Aim of the task:
The required output is the line containing "How large is" through the final line of the material below, printed exactly, with no other lines.
------------
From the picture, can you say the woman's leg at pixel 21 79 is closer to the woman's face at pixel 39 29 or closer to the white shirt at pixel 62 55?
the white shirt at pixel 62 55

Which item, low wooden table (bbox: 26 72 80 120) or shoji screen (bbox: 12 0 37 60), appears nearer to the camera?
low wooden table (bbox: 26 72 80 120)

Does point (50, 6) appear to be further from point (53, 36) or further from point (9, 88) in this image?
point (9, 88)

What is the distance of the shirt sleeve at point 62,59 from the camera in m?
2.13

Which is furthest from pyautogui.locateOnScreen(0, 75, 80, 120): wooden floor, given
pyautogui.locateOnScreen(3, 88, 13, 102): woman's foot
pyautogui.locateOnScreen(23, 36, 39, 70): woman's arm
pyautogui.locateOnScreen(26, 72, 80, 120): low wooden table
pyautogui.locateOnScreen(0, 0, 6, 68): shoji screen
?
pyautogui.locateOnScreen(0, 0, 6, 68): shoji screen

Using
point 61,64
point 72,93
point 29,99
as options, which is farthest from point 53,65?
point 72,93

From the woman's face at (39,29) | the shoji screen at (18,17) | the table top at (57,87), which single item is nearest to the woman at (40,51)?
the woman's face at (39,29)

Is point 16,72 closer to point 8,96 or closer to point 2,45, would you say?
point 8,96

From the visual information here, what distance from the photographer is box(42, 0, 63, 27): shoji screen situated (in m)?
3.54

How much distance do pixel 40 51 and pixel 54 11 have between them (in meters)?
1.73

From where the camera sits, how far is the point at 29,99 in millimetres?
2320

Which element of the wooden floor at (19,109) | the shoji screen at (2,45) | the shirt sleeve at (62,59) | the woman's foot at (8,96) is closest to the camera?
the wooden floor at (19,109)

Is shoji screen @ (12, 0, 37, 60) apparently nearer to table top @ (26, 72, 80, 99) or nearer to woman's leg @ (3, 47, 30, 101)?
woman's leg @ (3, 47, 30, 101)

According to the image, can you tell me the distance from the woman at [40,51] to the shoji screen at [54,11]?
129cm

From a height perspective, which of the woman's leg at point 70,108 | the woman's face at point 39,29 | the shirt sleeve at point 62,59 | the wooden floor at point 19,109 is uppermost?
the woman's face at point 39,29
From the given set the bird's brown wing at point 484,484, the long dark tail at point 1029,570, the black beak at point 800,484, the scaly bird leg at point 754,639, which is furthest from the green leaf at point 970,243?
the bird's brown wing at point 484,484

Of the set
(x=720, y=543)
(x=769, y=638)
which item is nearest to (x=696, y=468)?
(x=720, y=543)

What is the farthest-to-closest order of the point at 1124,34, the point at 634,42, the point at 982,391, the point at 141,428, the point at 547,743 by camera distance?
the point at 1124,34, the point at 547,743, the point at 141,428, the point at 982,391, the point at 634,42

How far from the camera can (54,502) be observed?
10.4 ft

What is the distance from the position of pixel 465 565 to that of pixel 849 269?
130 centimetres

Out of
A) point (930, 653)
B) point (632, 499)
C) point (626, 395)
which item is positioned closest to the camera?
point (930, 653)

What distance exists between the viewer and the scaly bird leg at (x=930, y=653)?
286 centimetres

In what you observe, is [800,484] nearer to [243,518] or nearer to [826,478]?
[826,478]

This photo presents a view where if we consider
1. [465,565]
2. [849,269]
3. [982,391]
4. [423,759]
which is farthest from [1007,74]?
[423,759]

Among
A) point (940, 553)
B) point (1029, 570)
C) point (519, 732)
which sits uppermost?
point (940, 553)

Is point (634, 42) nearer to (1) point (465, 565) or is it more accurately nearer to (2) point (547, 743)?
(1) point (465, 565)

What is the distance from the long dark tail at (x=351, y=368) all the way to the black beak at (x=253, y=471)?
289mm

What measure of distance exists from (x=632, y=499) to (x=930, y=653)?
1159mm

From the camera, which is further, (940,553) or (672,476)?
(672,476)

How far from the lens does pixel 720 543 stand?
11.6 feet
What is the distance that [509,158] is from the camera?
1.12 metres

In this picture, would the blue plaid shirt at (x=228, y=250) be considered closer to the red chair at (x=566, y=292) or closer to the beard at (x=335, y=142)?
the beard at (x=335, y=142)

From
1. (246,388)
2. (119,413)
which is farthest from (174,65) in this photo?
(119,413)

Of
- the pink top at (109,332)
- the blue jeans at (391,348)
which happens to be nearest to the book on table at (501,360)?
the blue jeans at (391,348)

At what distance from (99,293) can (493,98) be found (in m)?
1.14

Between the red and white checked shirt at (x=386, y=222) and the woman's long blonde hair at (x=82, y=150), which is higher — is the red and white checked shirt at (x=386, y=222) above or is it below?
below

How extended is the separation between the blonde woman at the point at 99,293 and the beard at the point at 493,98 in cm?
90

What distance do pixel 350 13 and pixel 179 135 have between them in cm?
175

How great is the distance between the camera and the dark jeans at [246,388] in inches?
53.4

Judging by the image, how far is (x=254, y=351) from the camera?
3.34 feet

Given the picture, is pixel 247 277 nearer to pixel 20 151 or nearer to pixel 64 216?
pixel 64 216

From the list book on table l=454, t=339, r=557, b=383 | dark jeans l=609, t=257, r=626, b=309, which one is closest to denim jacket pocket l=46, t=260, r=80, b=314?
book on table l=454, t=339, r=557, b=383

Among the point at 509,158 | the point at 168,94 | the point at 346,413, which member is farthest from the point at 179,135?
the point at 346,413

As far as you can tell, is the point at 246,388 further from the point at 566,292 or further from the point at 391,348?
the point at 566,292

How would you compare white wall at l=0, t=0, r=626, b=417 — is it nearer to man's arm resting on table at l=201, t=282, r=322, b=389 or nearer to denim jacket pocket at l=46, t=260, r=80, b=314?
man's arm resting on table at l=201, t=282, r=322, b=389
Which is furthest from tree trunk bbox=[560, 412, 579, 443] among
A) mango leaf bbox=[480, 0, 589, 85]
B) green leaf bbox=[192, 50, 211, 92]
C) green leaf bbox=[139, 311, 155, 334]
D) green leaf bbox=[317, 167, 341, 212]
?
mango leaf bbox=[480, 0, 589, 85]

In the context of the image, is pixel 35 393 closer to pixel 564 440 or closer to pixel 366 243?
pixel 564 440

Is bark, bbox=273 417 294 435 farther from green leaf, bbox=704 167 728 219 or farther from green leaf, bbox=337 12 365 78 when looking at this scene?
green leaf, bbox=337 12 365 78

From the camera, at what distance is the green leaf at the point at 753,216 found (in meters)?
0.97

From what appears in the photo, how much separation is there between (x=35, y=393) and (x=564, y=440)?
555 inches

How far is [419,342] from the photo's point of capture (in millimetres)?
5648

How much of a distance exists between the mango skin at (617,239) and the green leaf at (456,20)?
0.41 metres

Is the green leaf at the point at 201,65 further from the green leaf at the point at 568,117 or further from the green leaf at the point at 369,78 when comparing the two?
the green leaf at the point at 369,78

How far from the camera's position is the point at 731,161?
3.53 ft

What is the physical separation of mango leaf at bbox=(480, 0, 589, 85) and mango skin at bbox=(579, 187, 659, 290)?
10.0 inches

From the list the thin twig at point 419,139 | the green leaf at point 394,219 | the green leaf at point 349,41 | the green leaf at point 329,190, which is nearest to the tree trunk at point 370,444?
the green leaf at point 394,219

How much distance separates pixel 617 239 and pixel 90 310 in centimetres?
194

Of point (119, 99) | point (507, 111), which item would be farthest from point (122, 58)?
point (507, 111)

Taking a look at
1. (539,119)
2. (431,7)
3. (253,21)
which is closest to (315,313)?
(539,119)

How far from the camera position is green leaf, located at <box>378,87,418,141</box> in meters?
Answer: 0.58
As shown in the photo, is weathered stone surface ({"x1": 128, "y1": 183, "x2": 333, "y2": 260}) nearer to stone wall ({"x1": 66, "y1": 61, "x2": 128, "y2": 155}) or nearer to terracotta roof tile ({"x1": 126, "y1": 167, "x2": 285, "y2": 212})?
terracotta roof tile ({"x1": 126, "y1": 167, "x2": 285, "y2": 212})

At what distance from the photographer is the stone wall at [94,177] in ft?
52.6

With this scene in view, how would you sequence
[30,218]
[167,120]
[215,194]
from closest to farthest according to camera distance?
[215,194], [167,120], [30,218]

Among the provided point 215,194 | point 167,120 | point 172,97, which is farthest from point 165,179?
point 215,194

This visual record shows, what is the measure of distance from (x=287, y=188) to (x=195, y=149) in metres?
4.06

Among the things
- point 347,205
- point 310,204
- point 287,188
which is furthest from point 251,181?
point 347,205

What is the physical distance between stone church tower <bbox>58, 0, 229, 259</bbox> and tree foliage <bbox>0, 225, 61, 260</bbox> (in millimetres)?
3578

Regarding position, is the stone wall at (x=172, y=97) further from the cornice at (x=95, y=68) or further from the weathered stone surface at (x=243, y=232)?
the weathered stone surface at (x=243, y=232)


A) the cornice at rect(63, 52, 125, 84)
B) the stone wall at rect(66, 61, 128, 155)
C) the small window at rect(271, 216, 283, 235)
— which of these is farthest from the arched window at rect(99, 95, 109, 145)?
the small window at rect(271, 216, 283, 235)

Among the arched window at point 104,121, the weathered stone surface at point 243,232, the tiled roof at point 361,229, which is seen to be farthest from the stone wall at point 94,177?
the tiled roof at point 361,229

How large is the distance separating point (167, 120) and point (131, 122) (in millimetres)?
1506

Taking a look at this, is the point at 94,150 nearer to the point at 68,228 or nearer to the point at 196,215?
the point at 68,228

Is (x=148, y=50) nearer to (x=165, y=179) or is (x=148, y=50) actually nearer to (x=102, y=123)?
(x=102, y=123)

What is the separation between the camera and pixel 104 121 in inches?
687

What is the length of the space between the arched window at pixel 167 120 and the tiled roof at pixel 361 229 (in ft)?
------------
Result of this exercise:
How large is the distance separating point (167, 120) and point (131, 122) (in millimetres)?
1506

Taking a look at this, is the point at 94,150 nearer to the point at 68,228 or nearer to the point at 196,215?
the point at 68,228

Is (x=148, y=50) nearer to (x=165, y=179) or is (x=148, y=50) actually nearer to (x=102, y=123)?
(x=102, y=123)

What is the separation between the camera and pixel 104 121 in inches?
687

What is the length of the space between the arched window at pixel 167 120 and the tiled roof at pixel 361 229 (in ft)?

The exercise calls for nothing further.